The path crosses the bois de Boulogne, goes around the hippodrome de Longchamp, crosses the Seine by the Avre footbridge (built by Gustave Eiffel) and goes into Saint-Cloud.

It crosses the parc de Saint-Cloud and comes out at Marnes-la-Coquette.

It comes to Vaucresson, then La Celle-Saint-Cloud, the upper part of Louveciennes and the edge of the park of the former Château de Marly then enters the Marly Forest.

=== From Forêt de Marly to Forêt de Rambouillet ===

It goes through Feucherolles (where it will eventually terminate), the small village of Davron, Thiverval-Grignon and comes to Neauphle-le-Vieux zigzagging through the countryside via Saint-Germain-de-la-Grange.

It comes to Méré then Montfort-l'Amaury where it enters the Forest of Rambouillet.

It comes out of the forest at Gazeran to go through Rambouillet town, then back into the forest as far as Saint-Arnoult-en-Yvelines.

=== From Forêt de Rambouillet to Forêt de Fontainebleau ===

It then crosses the Forest of Saint-Arnoult to Dourdan and goes along the valley of the river Orge as far as Breuillet.

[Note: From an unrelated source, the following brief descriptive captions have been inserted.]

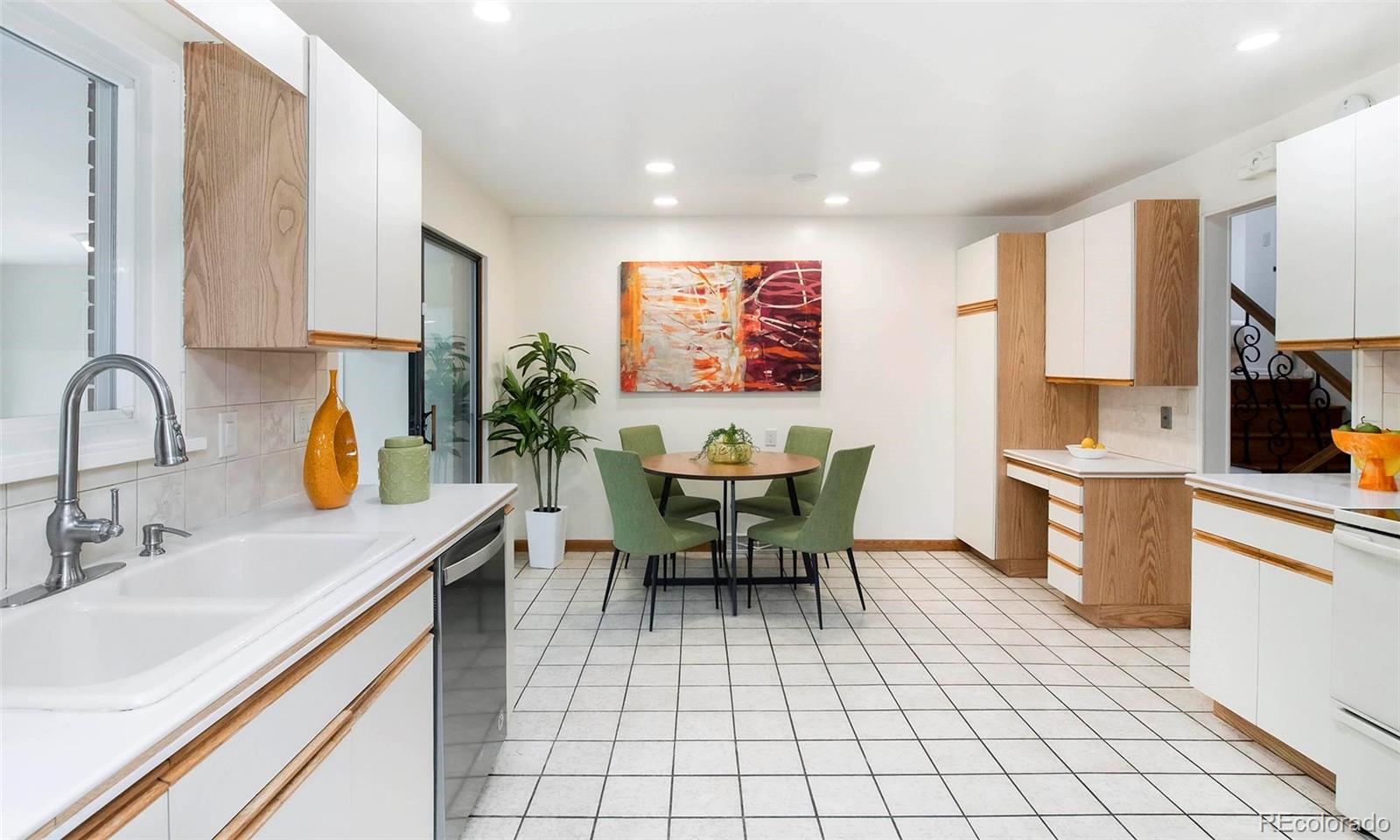 589 Newark Street Aurora, CO 80010 - Photo 10 of 40 Gallery Image 10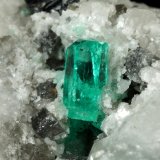 Beryl (variety emerald), Calcite, Dolomite
85x50x50mm, xl=10mm
(Autor: Fiebre Verde)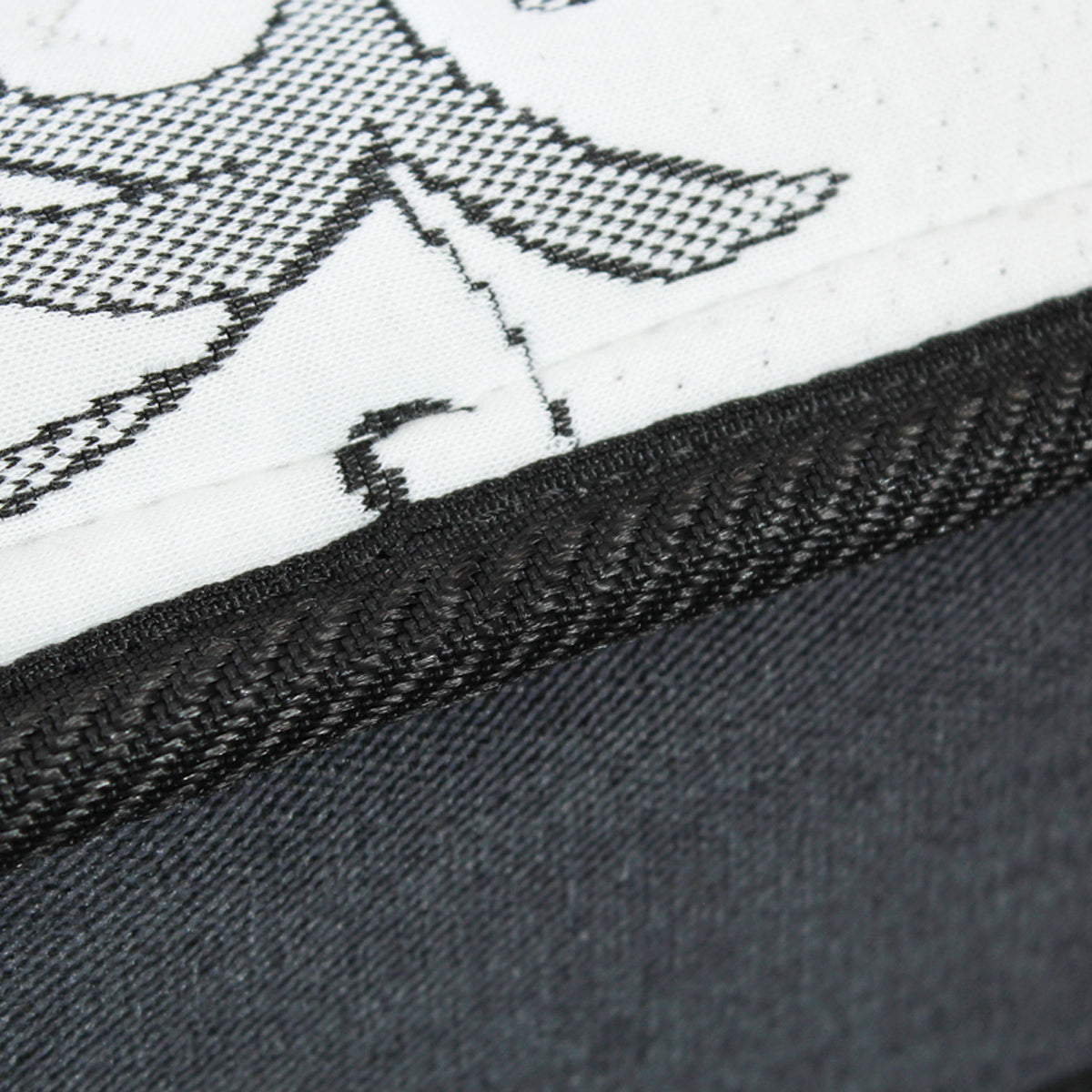 【細部に宿る品質】丁寧なパイピングと緻密な縫製が、耐久性と見た目の美しさを両両立させます。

It crosses the wood of Baville de Saint-Yon to Boissy-sous-Saint-Yon going through Saint-Sulpice-de-Favières, then Torfou and Lardy.

Then it goes into the parc naturel régional of the French Gâtinais, through Janville-sur-Juine, Boissy-le-Cutté, D'Huison-Longueville, Vayres-sur-Essonne, Boutigny-sur-Essonne, Buno-Bonnevaux, turns off towards Malesherbes following the valley of the river Essonne, then goes through the Forest of Fontainebleau from Le Vaudoué to Melun.

=== From Forêt de Fontainebleau to Forêt de Crécy ===

It passes in front of the Château de Vaux-le-Vicomte, then goes to Blandy, Champeaux, Andrezel, Verneuil-l'Étang, Chaumes-en-Brie, Fontenay-Trésigny, Marles-en-Brie, La Houssaye-en-Brie and crosses the Forest of Crécy up to Crécy-la-Chapelle.

It goes through Bouleurs and Nanteuil-lès-Meaux, arriving at the river Marne at Meaux.

=== From Forêt de Crécy to Feucherolles ===

The GR 1 completes its circuit at Feucherolles.